[Eug-lug] Gentoo hardened

larry price laprice at gmail.com
Thu Aug 5 17:41:16 PDT 2004


On Thu, 5 Aug 2004 16:15:53 -0701, Jacob Meuser <jakemsr at jakemsr.com> wrote:
> On Thu, Aug 05, 2004 at 03:55:52PM -0700, larry price wrote:

> > I would be curious to see the difference in performance between the
> > hardened gentoo and a plain vanilla install that's been secured to
> > adequate standards (no xinetd running wideopen, a standard firewall,
> > smtpd basics etc.).
> 
> There are immense differences.  The hardened stuff is a whole other
> level of security.  It's still important to use firewalls and basic
> hardening techniques along with the kernel and ld.so enhancements.
> 
Yes, one would expect a hit, but it's not a necessary hit in  every case
after all the speed of an algorithm is not necessarily coupled with
it's security.

> > What would be the variables that could be tested that would tell you
> > something worthwhile?
> >
> > partial list:
> > 1. read/write speed (also open, close, and sync)
> 
> Heh, 2^10 small reads and writes, then pull the plug.  How long did the
> reads and writes take, and did the filesystem get corrupted.
>
Or N reads/writes/close  on /mnt/tmp;  umount /mnt/tmp; mount
/mnt/tmp; check files
> > 2. speed to respond to  a network request ( how many requests/second
> > before failure)
> 
> what kind of "network request"?
> 
apache serving a standard page? 
echo request.;  chargen ? 

> > 3. speed of opening network sockets ( how many open, write, close
> > cycles in a given t)

**Entries shown:**
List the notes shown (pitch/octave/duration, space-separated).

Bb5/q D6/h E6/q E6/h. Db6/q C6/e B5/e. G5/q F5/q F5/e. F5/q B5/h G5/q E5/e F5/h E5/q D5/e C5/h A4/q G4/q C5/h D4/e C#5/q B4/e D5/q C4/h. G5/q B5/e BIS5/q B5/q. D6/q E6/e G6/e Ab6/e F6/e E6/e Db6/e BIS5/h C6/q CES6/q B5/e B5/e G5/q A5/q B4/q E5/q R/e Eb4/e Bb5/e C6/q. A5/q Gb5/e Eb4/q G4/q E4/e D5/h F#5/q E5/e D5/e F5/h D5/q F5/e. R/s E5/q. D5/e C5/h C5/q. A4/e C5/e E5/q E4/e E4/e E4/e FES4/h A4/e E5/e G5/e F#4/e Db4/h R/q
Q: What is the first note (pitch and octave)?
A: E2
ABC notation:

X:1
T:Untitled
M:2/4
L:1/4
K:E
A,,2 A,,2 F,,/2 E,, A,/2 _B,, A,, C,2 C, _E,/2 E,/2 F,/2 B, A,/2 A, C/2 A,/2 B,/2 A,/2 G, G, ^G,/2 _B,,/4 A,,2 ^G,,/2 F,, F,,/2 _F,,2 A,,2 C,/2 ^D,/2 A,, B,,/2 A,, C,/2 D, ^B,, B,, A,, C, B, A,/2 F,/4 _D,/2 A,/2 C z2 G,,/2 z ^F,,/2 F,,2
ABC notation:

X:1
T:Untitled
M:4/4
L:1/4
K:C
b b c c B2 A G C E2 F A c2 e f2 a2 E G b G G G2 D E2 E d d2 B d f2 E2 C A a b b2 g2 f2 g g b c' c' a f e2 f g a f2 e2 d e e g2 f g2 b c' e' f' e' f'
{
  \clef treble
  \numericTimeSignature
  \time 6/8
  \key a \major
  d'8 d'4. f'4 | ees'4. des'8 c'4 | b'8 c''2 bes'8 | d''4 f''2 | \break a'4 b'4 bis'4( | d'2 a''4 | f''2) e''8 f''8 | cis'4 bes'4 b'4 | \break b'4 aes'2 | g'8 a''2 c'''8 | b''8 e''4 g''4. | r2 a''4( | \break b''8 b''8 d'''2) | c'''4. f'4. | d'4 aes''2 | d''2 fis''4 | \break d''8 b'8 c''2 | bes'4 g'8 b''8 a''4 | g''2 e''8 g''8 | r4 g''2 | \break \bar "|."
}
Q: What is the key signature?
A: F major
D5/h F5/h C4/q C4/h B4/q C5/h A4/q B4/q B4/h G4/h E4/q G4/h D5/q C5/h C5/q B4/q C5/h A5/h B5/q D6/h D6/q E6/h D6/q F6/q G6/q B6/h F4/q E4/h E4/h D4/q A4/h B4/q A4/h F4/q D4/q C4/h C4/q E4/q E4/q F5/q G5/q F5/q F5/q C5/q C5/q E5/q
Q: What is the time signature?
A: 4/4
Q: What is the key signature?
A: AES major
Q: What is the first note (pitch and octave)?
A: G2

**Tasks and exercises:**
#1 Copy out every line of the music notation entries verbatim.
#2 Carry the mailing-list thread on hardened Gentoo forward from the point where it stops.
The mailing-list thread on hardened Gentoo and the music notation entries are unrelated.

**Responses to the tasks:**
#1
List the notes shown (pitch/octave/duration, space-separated).

Bb5/q D6/h E6/q E6/h. Db6/q C6/e B5/e. G5/q F5/q F5/e. F5/q B5/h G5/q E5/e F5/h E5/q D5/e C5/h A4/q G4/q C5/h D4/e C#5/q B4/e D5/q C4/h. G5/q B5/e BIS5/q B5/q. D6/q E6/e G6/e Ab6/e F6/e E6/e Db6/e BIS5/h C6/q CES6/q B5/e B5/e G5/q A5/q B4/q E5/q R/e Eb4/e Bb5/e C6/q. A5/q Gb5/e Eb4/q G4/q E4/e D5/h F#5/q E5/e D5/e F5/h D5/q F5/e. R/s E5/q. D5/e C5/h C5/q. A4/e C5/e E5/q E4/e E4/e E4/e FES4/h A4/e E5/e G5/e F#4/e Db4/h R/q
Q: What is the first note (pitch and octave)?
A: E2
ABC notation:

X:1
T:Untitled
M:2/4
L:1/4
K:E
A,,2 A,,2 F,,/2 E,, A,/2 _B,, A,, C,2 C, _E,/2 E,/2 F,/2 B, A,/2 A, C/2 A,/2 B,/2 A,/2 G, G, ^G,/2 _B,,/4 A,,2 ^G,,/2 F,, F,,/2 _F,,2 A,,2 C,/2 ^D,/2 A,, B,,/2 A,, C,/2 D, ^B,, B,, A,, C, B, A,/2 F,/4 _D,/2 A,/2 C z2 G,,/2 z ^F,,/2 F,,2
ABC notation:

X:1
T:Untitled
M:4/4
L:1/4
K:C
b b c c B2 A G C E2 F A c2 e f2 a2 E G b G G G2 D E2 E d d2 B d f2 E2 C A a b b2 g2 f2 g g b c' c' a f e2 f g a f2 e2 d e e g2 f g2 b c' e' f' e' f'
{
  \clef treble
  \numericTimeSignature
  \time 6/8
  \key a \major
  d'8 d'4. f'4 | ees'4. des'8 c'4 | b'8 c''2 bes'8 | d''4 f''2 | \break a'4 b'4 bis'4( | d'2 a''4 | f''2) e''8 f''8 | cis'4 bes'4 b'4 | \break b'4 aes'2 | g'8 a''2 c'''8 | b''8 e''4 g''4. | r2 a''4( | \break b''8 b''8 d'''2) | c'''4. f'4. | d'4 aes''2 | d''2 fis''4 | \break d''8 b'8 c''2 | bes'4 g'8 b''8 a''4 | g''2 e''8 g''8 | r4 g''2 | \break \bar "|."
}
Q: What is the key signature?
A: F major
D5/h F5/h C4/q C4/h B4/q C5/h A4/q B4/q B4/h G4/h E4/q G4/h D5/q C5/h C5/q B4/q C5/h A5/h B5/q D6/h D6/q E6/h D6/q F6/q G6/q B6/h F4/q E4/h E4/h D4/q A4/h B4/q A4/h F4/q D4/q C4/h C4/q E4/q E4/q F5/q G5/q F5/q F5/q C5/q C5/q E5/q
Q: What is the time signature?
A: 4/4
Q: What is the key signature?
A: AES major
Q: What is the first note (pitch and octave)?
A: G2

#2
> 
> would require "native" code for each platform.
> 
I would think a perl or python script, or a posix-compliant  C program
would work,
this would be more in the nature of testing "real world performance"
so a scripting language would actually be a good measure of likely
performance.

> > 4. speed of performing a standard numeric benchmark
> 
> standard in what sense?
well there is the LINPACK benchmark, or the calculation of  a set
number of digits of pi
> 
> > 5. fork and exec benchmark (how fast, how many, privilege checking)
> 
> would require "native" code for each platform.
> 
see #3 above

> > Of course to be at all meaningful all other variable would need to be
> > constrained...
> 
> Well, for starters, we'd need each OS to have dedicated disks, all
> identical.  We couldn't just install them all on the same disk, as
> position on the disk would skew disk access times.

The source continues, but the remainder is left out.